…Dzisiaj rano
zapytałam Cezarego, jakie miał oczekiwania, przyjeżdżając do Australii i co go
tam w związku z tym zaskoczyło, zachwyciło bądź też rozczarowało.
Bo przecież każdy
z nas ma jakieś wyobrażenia na temat tego czy tamtego kraju.

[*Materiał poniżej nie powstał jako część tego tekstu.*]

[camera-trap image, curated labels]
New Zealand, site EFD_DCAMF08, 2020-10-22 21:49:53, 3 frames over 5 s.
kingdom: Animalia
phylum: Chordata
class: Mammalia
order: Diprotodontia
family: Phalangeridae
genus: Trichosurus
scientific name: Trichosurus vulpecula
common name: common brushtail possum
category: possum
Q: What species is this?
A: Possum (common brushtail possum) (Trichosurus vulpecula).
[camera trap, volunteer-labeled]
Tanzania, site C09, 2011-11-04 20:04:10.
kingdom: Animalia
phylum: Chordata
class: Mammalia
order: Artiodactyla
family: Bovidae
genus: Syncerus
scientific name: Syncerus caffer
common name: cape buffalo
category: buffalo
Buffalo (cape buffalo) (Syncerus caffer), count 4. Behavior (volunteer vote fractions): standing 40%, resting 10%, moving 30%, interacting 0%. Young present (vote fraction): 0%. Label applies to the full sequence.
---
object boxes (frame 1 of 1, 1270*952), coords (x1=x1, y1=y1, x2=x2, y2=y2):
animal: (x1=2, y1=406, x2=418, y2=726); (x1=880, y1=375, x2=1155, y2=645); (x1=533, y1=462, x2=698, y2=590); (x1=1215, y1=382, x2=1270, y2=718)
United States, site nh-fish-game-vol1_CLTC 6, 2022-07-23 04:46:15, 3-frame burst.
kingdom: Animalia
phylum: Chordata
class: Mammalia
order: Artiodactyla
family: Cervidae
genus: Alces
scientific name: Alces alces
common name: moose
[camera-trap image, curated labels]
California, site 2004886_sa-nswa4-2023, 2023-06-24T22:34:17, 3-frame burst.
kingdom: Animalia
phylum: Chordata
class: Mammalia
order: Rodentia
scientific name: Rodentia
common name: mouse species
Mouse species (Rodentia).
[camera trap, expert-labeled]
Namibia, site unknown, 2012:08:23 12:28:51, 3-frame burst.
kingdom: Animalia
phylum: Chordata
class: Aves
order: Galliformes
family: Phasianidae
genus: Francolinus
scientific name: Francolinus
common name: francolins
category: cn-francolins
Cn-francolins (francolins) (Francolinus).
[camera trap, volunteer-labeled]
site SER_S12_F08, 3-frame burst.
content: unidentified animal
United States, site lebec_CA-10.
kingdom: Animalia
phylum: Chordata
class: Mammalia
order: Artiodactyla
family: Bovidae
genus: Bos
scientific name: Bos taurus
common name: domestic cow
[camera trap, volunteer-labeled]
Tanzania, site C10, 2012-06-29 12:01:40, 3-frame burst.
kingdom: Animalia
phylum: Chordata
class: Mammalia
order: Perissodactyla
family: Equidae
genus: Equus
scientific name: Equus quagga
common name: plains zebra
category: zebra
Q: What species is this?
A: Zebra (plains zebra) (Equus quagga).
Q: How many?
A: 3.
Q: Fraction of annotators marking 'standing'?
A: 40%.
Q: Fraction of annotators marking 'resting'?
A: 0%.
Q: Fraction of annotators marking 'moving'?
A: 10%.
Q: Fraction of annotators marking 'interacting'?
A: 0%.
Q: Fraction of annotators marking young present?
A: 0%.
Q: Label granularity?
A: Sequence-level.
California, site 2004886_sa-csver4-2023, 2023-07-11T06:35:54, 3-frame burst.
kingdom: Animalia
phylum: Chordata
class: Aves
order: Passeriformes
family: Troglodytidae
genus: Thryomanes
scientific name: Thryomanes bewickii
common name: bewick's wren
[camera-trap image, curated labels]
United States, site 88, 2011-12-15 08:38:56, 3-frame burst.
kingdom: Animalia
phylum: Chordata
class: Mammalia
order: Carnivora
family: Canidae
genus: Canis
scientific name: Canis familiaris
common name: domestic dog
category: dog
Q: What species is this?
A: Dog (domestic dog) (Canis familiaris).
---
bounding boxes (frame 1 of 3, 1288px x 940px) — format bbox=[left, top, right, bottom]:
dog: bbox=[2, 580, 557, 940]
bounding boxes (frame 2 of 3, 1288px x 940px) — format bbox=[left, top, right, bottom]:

Dopiero
rzeczywistość to wszystko jakoś weryfikuje i układa po naszemu w głowie.
Cezary najpierw
rzekł, że nie miał właściwie żadnych oczekiwań i wyobrażeń. Jechał na żywioł. W
wielką niewiadomą. W świat nowej przygody i nowych możliwości.
Chwilę potem, po
dłuższym zastanowieniu, wcinając akurat bułkę z kiełbasą krakowską rzekł w
nagłym olśnieniu:
- Niemile
rozczarowało mnie to, że w zaledwie kilka miesięcy po przyjeździe do tego raju
przytyłem kilkanaście kilogramów! A przecież nie obżerałem się wcale ani nie
tkwiłem całe dnie na kanapie przed telewizorem!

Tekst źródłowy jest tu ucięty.